И среди этих точных адресов, конкретностей, осязаемых с названиями улиц, с домами, с номерами квартир, происшествие переставало быть сочинительством. Толстой в этом смысле был больше писателем, он действительно сочинял и мог переписывать по многу раз и должен был переписывать, добираясь до точности своего замысла, как до полноты правды… Достоевский добирался по этим лестницам, до этих каморок. Он действовал не как писатель, а скорее как режиссер. Он ставил сцену за сценой своей трагедии, разводил актеров. Он выбирал декорации, если это можно назвать декорациями. Он сам был и актером. Ему нужна была абсолютная достоверность обстановки, и среди этой достоверности дворов, полицейских участков, среди этой петербургской подлинности рождалась подлинность чувств и поступков фантастического героя в фантастическом городе; «безобразная мечта нищего студента, петербургского типа».
Добившись этой подлинности, тоже, конечно, после отбора и выбора, Достоевский уже мог записывать, как записывают протокол дознания, как очерк, как репортаж, ничего не выдумывая, не добавляя. Мог диктовать страницу за страницей, главу за главой.
Вот примерно то, что я понял и почувствовал. Мне вспомнилось, как я допытывался у Андрея Федоровича и Франтишека, зачем, для чего Достоевскому нужна была такая скрупулезность, разве не мог он сочинить, придумать, представить каморку, зачем ему надо было считать ступеньки и шаги, не проще ли все это сочинить, вроде бы быстрее и легче?
Они не могли ответить мне. И, кажется, никто из литературоведов, которые занимались Достоевским, не отвечал на это, а может, они обходили эту удивительную особенность Достоевского.
Говорилось всегда лишь о Петербурге Достоевского, хотя в том же «Преступлении и наказании» совсем мало так называемых городских пейзажей и описаний. Но в том-то и штука, что город возникает не из пейзажей, а скорее из деталей незаметных, подлинность и узнавание проступают, как водяные знаки.
И сейчас я, конечно, не мог утверждать, что что-то доказал, мои предположения были всего лишь догадкой, ощущением, рожденным этими домами, переулками, воздухом этих мест старого Петербурга.

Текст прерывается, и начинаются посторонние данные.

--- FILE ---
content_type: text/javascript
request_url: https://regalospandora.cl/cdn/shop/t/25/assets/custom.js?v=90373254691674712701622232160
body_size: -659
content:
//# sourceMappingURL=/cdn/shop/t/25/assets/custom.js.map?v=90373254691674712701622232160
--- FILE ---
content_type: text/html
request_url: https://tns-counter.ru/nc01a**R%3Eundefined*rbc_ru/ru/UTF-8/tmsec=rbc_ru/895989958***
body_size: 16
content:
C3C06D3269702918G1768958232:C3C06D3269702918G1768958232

Впрочем, я ни на что и не претендовал. Это имело ценность прежде всего для меня самого. Меня самого заинтересовала возможность работать вот так, с максимальной достоверностью, чтобы знать, где и как живут мои герои…
Нечто похожее чувствуется у Диккенса. Подспудная точность описаний, доходящая до фактических адресов. Разумеется, я не мог этого проверить, может, на сей счет имеются английские исследования. Но суть даже не в этом. «Чтобы понять поэта, надо побывать на его родине», — говорил Гете. Разве мог бы чех Франтишек К. ощутить в полной мере Достоевского, если бы не исходил он с нами все эти лестницы и дворы, и сам я, вроде бы коренной ленинградец, проникшись Достоевским, вдруг увидел то, чего раньше не замечал, то, что как-то заслонялось новым, привычным Ленинградом с его автомашинами, новыми домами, витринами, асфальтом. Так было и в Лондоне: Диккенс помогал мне узнавать Лондон, и Лондон помогал мне понять Диккенса.
И все же не до конца. Обязательно существуют какие-то подробности, непостижимые для иностранца. Сколько бы я ни изучал Англию и Диккенса, всегда останется некий неделимый остаток, оттенки, недоступные пониманию, и не только оттенки, а может, и нечто более серьезное.